[Entries start]
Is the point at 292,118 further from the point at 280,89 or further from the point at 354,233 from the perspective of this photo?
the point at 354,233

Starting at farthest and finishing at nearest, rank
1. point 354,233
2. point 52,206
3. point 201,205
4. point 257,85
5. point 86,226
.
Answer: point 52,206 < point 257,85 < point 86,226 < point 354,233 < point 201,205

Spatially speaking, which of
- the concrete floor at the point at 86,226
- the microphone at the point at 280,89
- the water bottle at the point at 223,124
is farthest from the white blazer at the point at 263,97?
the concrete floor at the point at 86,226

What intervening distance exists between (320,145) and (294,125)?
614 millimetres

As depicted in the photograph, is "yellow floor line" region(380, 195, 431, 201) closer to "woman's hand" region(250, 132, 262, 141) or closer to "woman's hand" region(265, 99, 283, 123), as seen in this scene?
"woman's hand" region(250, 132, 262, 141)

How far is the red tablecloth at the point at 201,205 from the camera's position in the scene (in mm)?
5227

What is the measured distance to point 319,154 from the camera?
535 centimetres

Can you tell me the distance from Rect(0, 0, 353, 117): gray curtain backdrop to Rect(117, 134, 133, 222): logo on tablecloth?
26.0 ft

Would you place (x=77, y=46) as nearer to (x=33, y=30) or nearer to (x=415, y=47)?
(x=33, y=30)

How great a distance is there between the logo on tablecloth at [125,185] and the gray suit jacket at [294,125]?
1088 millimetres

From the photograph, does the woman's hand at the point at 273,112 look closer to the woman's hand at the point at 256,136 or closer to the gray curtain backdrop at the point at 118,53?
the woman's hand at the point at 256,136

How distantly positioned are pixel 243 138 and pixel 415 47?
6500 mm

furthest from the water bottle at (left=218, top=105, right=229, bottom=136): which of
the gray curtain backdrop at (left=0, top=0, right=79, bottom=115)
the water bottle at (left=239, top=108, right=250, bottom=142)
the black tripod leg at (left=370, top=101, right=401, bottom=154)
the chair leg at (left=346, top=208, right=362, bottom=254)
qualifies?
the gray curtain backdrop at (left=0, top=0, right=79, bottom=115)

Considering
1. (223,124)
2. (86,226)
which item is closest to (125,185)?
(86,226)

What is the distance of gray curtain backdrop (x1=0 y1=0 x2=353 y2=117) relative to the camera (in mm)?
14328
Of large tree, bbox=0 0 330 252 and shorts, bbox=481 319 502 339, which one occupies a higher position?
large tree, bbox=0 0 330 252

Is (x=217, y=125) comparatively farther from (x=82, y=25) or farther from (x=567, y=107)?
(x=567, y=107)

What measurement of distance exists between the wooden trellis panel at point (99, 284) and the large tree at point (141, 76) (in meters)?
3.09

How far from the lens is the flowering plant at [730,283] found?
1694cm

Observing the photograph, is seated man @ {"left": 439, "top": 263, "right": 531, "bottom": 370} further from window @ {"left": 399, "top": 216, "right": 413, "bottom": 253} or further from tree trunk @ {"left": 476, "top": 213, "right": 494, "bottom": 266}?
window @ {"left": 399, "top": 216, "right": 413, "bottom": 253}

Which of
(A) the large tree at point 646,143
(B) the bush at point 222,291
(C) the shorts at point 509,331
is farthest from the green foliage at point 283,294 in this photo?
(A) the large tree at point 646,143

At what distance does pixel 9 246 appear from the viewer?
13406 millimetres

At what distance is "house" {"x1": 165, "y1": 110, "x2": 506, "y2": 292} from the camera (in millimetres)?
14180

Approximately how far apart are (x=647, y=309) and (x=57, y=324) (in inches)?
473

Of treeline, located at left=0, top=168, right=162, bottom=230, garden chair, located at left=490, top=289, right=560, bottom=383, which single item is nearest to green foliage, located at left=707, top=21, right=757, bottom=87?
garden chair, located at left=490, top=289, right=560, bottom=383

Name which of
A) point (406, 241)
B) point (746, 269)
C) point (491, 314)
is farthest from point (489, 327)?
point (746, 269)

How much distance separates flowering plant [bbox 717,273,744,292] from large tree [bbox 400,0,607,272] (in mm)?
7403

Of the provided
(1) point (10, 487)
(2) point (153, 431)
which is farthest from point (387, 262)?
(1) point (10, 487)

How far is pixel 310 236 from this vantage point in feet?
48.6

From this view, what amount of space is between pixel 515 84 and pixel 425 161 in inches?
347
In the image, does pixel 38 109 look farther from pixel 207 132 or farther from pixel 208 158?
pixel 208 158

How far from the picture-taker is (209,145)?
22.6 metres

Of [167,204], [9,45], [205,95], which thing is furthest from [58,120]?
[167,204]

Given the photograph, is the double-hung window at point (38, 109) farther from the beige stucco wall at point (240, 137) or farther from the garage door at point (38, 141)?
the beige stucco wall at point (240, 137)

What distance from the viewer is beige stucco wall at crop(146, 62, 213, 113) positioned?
[Entries end]
_Set exercise_
Can you set out every line of the listing above as a numbered list, leaving out the blank lines?

_Exercise solution_
1. Is the point at 292,118 further from the point at 280,89 or further from the point at 354,233 from the perspective of this photo?
2. the point at 354,233
3. Starting at farthest and finishing at nearest, rank
4. 1. point 354,233
5. 2. point 52,206
6. 3. point 201,205
7. 4. point 257,85
8. 5. point 86,226
9. .
10. Answer: point 52,206 < point 257,85 < point 86,226 < point 354,233 < point 201,205
11. Spatially speaking, which of
12. - the concrete floor at the point at 86,226
13. - the microphone at the point at 280,89
14. - the water bottle at the point at 223,124
15. is farthest from the white blazer at the point at 263,97?
16. the concrete floor at the point at 86,226
17. What intervening distance exists between (320,145) and (294,125)?
18. 614 millimetres
19. As depicted in the photograph, is "yellow floor line" region(380, 195, 431, 201) closer to "woman's hand" region(250, 132, 262, 141) or closer to "woman's hand" region(265, 99, 283, 123), as seen in this scene?
20. "woman's hand" region(250, 132, 262, 141)
21. How far is the red tablecloth at the point at 201,205 from the camera's position in the scene (in mm)?
22. 5227
23. What is the measured distance to point 319,154 from the camera?
24. 535 centimetres
25. Can you tell me the distance from Rect(0, 0, 353, 117): gray curtain backdrop to Rect(117, 134, 133, 222): logo on tablecloth?
26. 26.0 ft
27. Would you place (x=77, y=46) as nearer to (x=33, y=30) or nearer to (x=415, y=47)?
28. (x=33, y=30)
29. How great a distance is there between the logo on tablecloth at [125,185] and the gray suit jacket at [294,125]?
30. 1088 millimetres
31. From the photograph, does the woman's hand at the point at 273,112 look closer to the woman's hand at the point at 256,136 or closer to the gray curtain backdrop at the point at 118,53?
32. the woman's hand at the point at 256,136
33. How distantly positioned are pixel 243 138 and pixel 415 47?
34. 6500 mm
35. furthest from the water bottle at (left=218, top=105, right=229, bottom=136): which of
36. the gray curtain backdrop at (left=0, top=0, right=79, bottom=115)
37. the water bottle at (left=239, top=108, right=250, bottom=142)
38. the black tripod leg at (left=370, top=101, right=401, bottom=154)
39. the chair leg at (left=346, top=208, right=362, bottom=254)
40. qualifies?
41. the gray curtain backdrop at (left=0, top=0, right=79, bottom=115)
42. Considering
43. 1. (223,124)
44. 2. (86,226)
45. which item is closest to (125,185)?
46. (86,226)
47. What is the distance of gray curtain backdrop (x1=0 y1=0 x2=353 y2=117) relative to the camera (in mm)?
48. 14328
49. Of large tree, bbox=0 0 330 252 and shorts, bbox=481 319 502 339, which one occupies a higher position?
50. large tree, bbox=0 0 330 252
51. Is (x=217, y=125) comparatively farther from (x=82, y=25) or farther from (x=567, y=107)?
52. (x=567, y=107)
53. What measurement of distance exists between the wooden trellis panel at point (99, 284) and the large tree at point (141, 76) (in meters)?
54. 3.09
55. How far from the lens is the flowering plant at [730,283] found?
56. 1694cm
57. Observing the photograph, is seated man @ {"left": 439, "top": 263, "right": 531, "bottom": 370} further from window @ {"left": 399, "top": 216, "right": 413, "bottom": 253} or further from tree trunk @ {"left": 476, "top": 213, "right": 494, "bottom": 266}?
58. window @ {"left": 399, "top": 216, "right": 413, "bottom": 253}
59. Which of
60. (A) the large tree at point 646,143
61. (B) the bush at point 222,291
62. (C) the shorts at point 509,331
63. is farthest from the green foliage at point 283,294 in this photo?
64. (A) the large tree at point 646,143
65. At what distance does pixel 9 246 appear from the viewer?
66. 13406 millimetres
67. At what distance is "house" {"x1": 165, "y1": 110, "x2": 506, "y2": 292} from the camera (in millimetres)?
68. 14180
69. Approximately how far apart are (x=647, y=309) and (x=57, y=324) (in inches)?
70. 473
71. Of treeline, located at left=0, top=168, right=162, bottom=230, garden chair, located at left=490, top=289, right=560, bottom=383, which single item is nearest to green foliage, located at left=707, top=21, right=757, bottom=87?
72. garden chair, located at left=490, top=289, right=560, bottom=383
73. Name which of
74. A) point (406, 241)
75. B) point (746, 269)
76. C) point (491, 314)
77. is farthest from point (489, 327)?
78. point (746, 269)
79. How much distance separates flowering plant [bbox 717,273,744,292] from large tree [bbox 400,0,607,272] (in mm)?
80. 7403
81. Of the provided
82. (1) point (10, 487)
83. (2) point (153, 431)
84. which is farthest from point (387, 262)?
85. (1) point (10, 487)
86. How far is pixel 310 236 from this vantage point in feet?
87. 48.6
88. From this view, what amount of space is between pixel 515 84 and pixel 425 161 in inches?
89. 347
90. In the image, does pixel 38 109 look farther from pixel 207 132 or farther from pixel 208 158?
91. pixel 208 158
92. How far from the picture-taker is (209,145)?
93. 22.6 metres
94. Of [167,204], [9,45], [205,95], which thing is furthest from [58,120]?
95. [167,204]
96. Given the photograph, is the double-hung window at point (38, 109) farther from the beige stucco wall at point (240, 137) or farther from the garage door at point (38, 141)?
97. the beige stucco wall at point (240, 137)
98. What distance from the viewer is beige stucco wall at crop(146, 62, 213, 113) positioned?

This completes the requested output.